**SUPPLIED PASSAGE:**
= Beginning of Section =

I am not a member of the Greens or any other political party, and am a swinging voter. My wife and  I are primary producers, and run an agricultural enterprise that at the moment is hauling CO2 down out of the atmosphere by the train load and sequestering it in the tissues of trees and ralidly growing pasture plants. I think that Direct Action is bullshit, and have not seen a sinlgle cent, nor been offered one, by Hunt, Abbott or anyone else.

I assume that the Direct Action club are either (1) A mob of COALition insiders, who have a growing fondness for passing buckets of taxpayer money round their insiders' circle and transferring it to their own pockets, OR (2) a circle of pixies at the bottom of Abbott's garden, OR (3) a mixture of (1) and (2).

Emissions trading is eminently rortable, and will inevitably become yet another smokescreen for corruption. The only practical and fair method for tackiling GHG emissions is carbon taxation, which Rudd timidly introduced, and Tony 'climate science is crap' Abbott takes no end of delight in reminding us all every second day that he decisively abolished, thereby transferring the cost (x a delay factor) to generations of Australians to come.

This user is a New Matilda supporter. aussiegreg
Posted Wednesday, August 12, 2015 - 23:19

@O.Puhleez

Nice to meet a fellow farmer, even if I went broke moving up the value-added chain! Now if I had just had the option of tendering -- sorry, reverse auctioning -- under the Emissions Reduction Fund . . .

I am a bit of a fence-sitter when it comes to Carbon taxes versus emissions trading schemes -- I think the most important thing about a carbon price is that there should be one.

I effectively included a carbon tax as part of the Pollution Charge I recommended in my 1982 submission to the Campbell Inquiry, but at the time the only ETS in the world I knew about was a fledgling one for sulphur content in fossil fuels, part of an international effort to end acid rain deforestation in northern Europe and North America, and something I advocated rolling up in my one Pollution Charge.

= End of Section =

**DATASET EXTRACT:**

= Beginning of Section =

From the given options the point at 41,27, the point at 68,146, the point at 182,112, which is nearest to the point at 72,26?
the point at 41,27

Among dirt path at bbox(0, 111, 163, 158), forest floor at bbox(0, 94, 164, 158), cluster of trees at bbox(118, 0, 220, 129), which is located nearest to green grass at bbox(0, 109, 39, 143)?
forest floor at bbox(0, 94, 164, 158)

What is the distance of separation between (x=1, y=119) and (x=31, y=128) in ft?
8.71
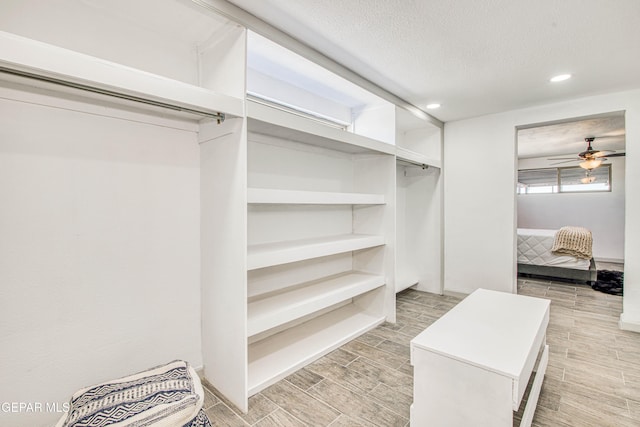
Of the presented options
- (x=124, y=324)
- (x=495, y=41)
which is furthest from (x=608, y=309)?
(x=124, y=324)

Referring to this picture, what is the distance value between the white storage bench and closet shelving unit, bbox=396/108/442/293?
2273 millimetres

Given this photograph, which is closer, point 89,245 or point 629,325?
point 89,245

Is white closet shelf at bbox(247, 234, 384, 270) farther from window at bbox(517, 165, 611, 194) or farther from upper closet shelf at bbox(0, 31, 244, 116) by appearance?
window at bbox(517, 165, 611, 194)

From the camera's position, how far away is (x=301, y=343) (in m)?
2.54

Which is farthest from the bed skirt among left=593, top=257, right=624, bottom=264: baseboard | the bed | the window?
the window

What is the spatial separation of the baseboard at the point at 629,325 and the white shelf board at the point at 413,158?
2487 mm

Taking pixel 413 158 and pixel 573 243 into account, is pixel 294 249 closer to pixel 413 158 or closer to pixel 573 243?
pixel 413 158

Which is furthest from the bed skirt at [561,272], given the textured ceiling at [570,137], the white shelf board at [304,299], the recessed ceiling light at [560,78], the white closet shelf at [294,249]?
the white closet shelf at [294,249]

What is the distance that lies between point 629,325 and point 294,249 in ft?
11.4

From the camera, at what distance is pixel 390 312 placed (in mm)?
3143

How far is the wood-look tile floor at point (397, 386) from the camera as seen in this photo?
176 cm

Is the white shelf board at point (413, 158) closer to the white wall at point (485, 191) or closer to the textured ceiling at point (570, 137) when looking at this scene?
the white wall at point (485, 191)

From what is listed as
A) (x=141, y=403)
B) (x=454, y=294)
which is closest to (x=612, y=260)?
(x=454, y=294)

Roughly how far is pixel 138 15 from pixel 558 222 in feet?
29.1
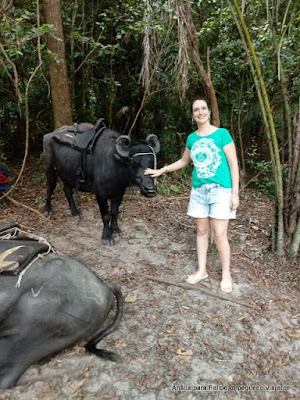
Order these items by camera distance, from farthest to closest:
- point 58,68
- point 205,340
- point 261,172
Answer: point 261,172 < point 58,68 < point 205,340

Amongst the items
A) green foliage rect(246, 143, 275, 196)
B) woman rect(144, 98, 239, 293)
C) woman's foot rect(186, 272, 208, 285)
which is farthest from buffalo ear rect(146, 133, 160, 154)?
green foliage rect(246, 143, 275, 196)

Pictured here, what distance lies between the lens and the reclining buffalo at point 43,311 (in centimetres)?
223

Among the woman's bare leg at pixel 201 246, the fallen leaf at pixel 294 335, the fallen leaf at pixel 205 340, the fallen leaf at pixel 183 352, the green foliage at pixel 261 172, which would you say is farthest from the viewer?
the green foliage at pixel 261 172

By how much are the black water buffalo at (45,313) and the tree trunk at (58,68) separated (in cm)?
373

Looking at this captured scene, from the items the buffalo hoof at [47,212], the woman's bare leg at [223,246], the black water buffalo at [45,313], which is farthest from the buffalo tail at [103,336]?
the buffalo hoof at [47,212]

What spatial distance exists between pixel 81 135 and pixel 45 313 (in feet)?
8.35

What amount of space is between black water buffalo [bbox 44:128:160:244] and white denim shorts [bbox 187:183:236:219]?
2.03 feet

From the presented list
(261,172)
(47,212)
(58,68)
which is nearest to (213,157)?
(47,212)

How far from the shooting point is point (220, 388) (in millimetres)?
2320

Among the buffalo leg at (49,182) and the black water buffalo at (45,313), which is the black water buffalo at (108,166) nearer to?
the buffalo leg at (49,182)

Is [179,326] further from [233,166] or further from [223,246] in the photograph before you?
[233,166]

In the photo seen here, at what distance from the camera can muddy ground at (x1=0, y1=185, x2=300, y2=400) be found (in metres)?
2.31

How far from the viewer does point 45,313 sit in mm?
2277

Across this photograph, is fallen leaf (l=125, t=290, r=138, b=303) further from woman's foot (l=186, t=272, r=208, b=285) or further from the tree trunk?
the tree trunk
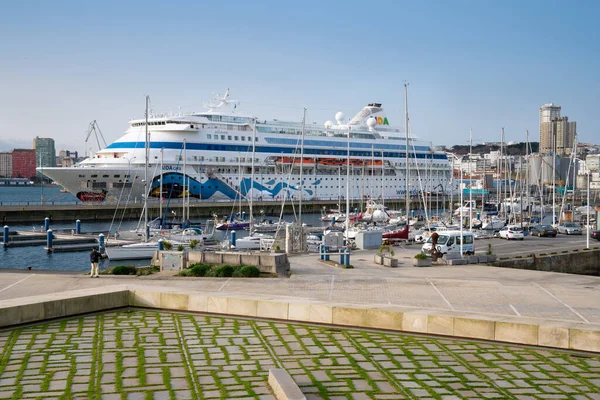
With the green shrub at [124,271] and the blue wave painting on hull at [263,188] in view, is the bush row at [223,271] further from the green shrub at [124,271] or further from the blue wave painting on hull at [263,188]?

= End of Section =
= Beginning of Section =

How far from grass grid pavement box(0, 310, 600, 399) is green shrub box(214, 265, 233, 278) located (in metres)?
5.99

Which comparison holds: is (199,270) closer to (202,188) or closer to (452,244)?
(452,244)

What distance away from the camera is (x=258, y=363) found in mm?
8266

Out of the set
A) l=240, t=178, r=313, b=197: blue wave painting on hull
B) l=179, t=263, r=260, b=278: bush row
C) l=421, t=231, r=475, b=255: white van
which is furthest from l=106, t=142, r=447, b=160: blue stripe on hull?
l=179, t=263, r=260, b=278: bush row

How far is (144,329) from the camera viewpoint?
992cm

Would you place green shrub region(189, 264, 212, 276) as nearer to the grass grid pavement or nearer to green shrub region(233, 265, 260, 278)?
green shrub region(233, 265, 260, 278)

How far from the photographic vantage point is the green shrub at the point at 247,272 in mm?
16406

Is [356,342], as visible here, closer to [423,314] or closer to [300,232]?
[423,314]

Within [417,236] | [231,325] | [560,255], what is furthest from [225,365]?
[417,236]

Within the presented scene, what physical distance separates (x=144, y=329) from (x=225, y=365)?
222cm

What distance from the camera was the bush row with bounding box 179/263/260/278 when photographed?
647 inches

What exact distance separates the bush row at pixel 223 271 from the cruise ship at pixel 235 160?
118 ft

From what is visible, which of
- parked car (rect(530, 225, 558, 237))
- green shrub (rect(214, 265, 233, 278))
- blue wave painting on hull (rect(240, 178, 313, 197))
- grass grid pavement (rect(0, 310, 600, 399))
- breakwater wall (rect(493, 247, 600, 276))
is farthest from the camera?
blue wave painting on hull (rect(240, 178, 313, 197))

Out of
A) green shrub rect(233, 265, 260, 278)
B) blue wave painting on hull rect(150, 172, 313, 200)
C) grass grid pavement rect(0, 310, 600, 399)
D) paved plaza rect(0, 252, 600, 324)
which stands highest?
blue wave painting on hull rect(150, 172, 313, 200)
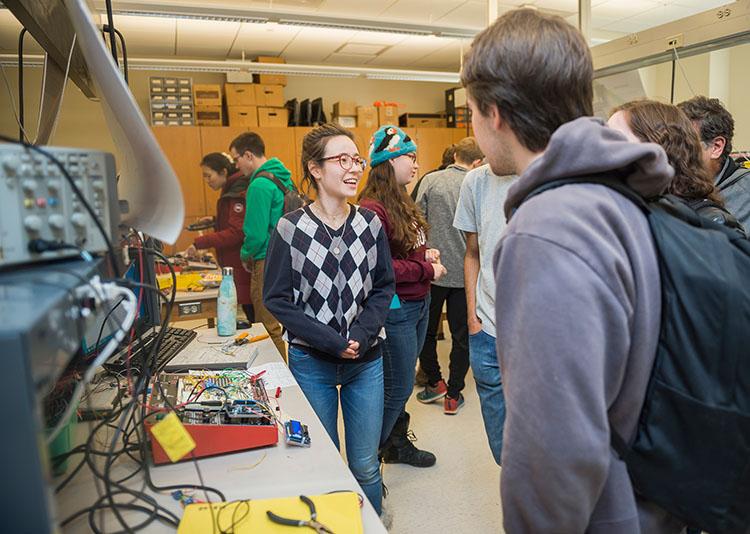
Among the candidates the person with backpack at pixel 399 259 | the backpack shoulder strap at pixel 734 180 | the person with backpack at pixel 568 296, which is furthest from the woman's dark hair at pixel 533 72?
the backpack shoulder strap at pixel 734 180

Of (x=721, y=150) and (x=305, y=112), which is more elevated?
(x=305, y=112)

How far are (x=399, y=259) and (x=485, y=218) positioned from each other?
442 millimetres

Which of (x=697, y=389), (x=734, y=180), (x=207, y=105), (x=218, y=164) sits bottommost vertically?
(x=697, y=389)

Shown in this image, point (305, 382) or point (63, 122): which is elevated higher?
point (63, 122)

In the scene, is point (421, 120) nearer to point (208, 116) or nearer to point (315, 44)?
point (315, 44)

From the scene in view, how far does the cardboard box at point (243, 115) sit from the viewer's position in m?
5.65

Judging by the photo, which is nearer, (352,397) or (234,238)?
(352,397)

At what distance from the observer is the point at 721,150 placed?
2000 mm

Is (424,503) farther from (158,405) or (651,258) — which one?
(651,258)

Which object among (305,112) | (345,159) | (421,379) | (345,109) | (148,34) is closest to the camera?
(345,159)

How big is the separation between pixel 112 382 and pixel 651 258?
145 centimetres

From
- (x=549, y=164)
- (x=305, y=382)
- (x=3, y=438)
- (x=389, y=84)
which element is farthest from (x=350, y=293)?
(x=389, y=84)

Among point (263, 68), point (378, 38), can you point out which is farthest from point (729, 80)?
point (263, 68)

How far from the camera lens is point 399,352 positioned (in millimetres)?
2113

= End of Section =

**PROBLEM SET:**
- A) Repeat the carbon-pricing comments between "Nice to meet" and "one Pollution Charge.", inclusive.
- B) In the carbon-pricing comments, which inquiry received the 1982 submission that recommended a Pollution Charge?
You can complete this work without the entries.

**SOLUTIONS TO THE EXERCISE:**
- A)
Nice to meet a fellow farmer, even if I went broke moving up the value-added chain! Now if I had just had the option of tendering -- sorry, reverse auctioning -- under the Emissions Reduction Fund . . .

I am a bit of a fence-sitter when it comes to Carbon taxes versus emissions trading schemes -- I think the most important thing about a carbon price is that there should be one.

I effectively included a carbon tax as part of the Pollution Charge I recommended in my 1982 submission to the Campbell Inquiry, but at the time the only ETS in the world I knew about was a fledgling one for sulphur content in fossil fuels, part of an international effort to end acid rain deforestation in northern Europe and North America, and something I advocated rolling up in my one Pollution Charge.

- B) The Campbell Inquiry.